▸ Web page caption snippets:
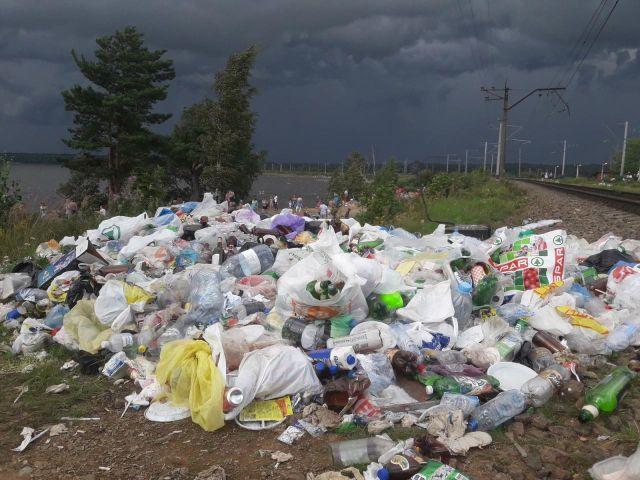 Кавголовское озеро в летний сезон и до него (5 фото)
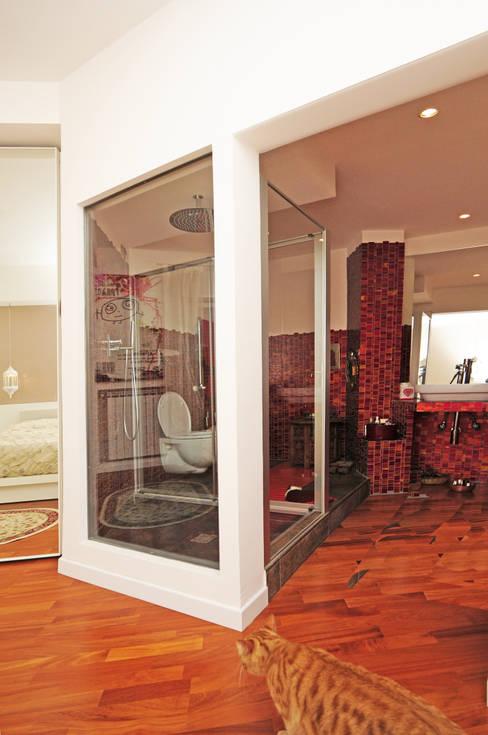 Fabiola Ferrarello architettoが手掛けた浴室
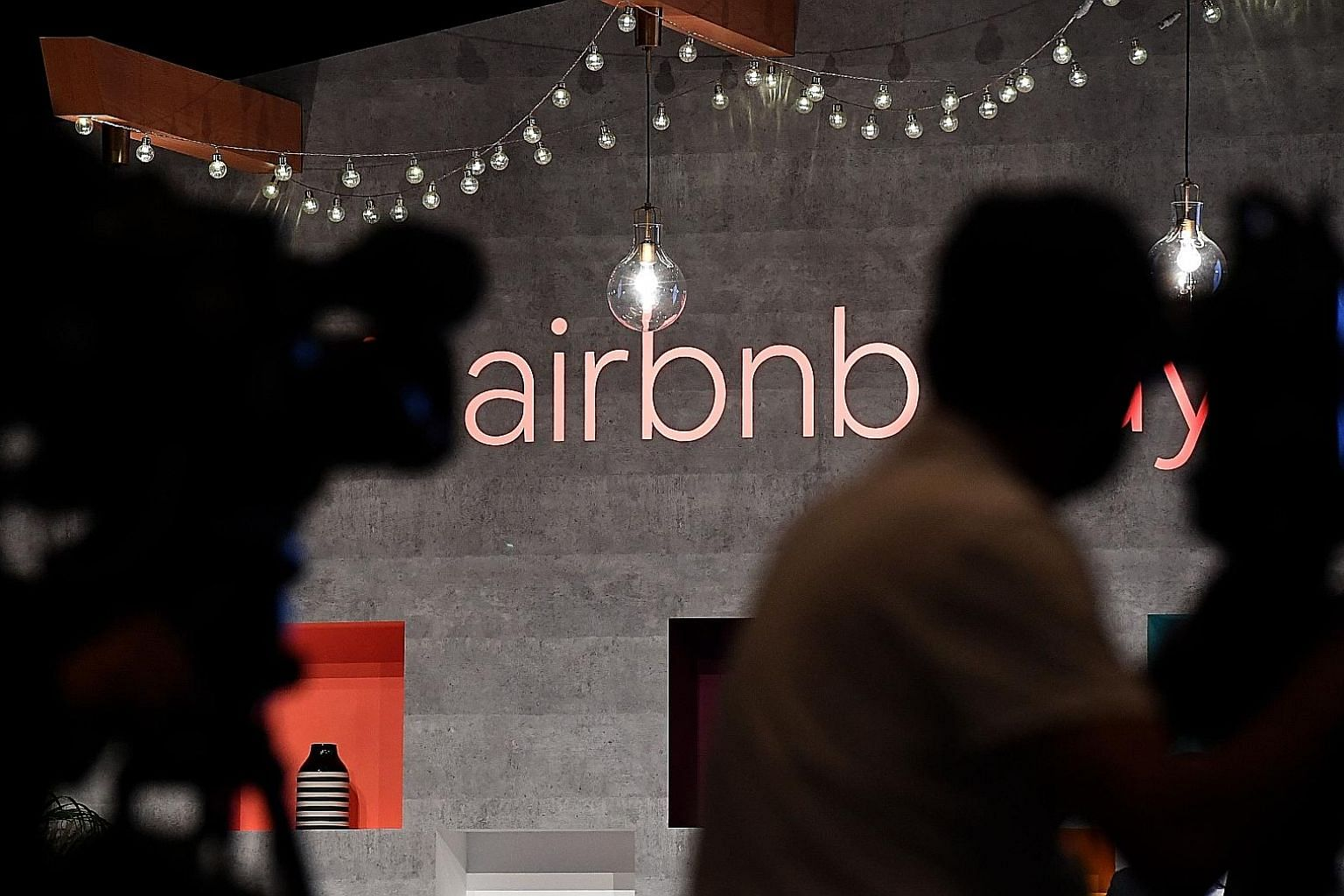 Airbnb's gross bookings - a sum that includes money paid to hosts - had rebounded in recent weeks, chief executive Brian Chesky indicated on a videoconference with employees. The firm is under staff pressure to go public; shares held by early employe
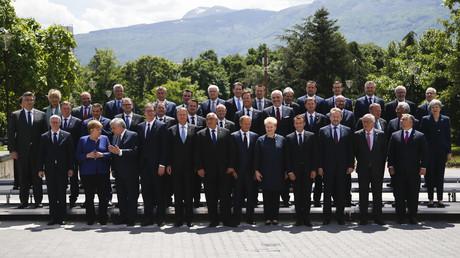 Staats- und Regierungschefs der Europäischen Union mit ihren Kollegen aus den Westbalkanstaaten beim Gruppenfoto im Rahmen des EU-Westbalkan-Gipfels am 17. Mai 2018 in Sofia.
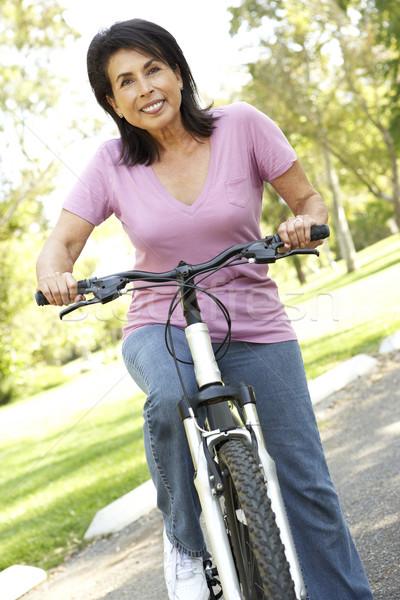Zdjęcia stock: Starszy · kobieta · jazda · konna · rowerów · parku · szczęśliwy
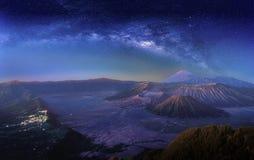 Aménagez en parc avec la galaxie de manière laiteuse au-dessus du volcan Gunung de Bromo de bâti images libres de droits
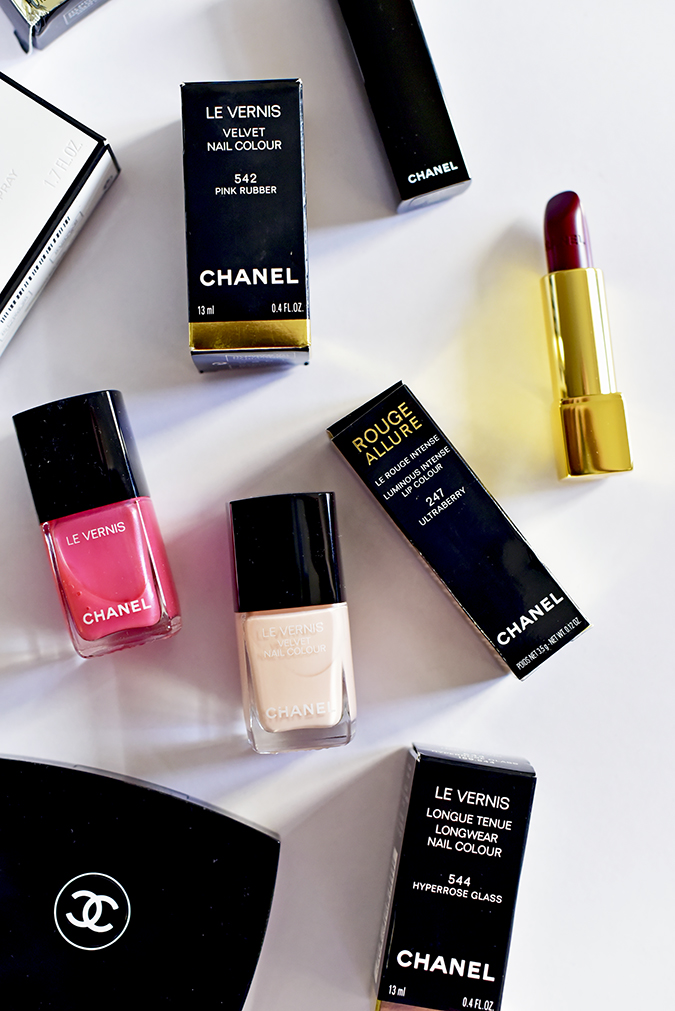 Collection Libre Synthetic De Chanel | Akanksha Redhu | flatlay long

▸ WORK TASK: From the line containing "Aménagez en parc" down to the last line of the records above, repeat every line exactly and nothing else, dropping any pictures.

▸ RESULT OF THE TASK:
 Aménagez en parc avec la galaxie de manière laiteuse au-dessus du volcan Gunung de Bromo de bâti images libres de droits
 Collection Libre Synthetic De Chanel | Akanksha Redhu | flatlay long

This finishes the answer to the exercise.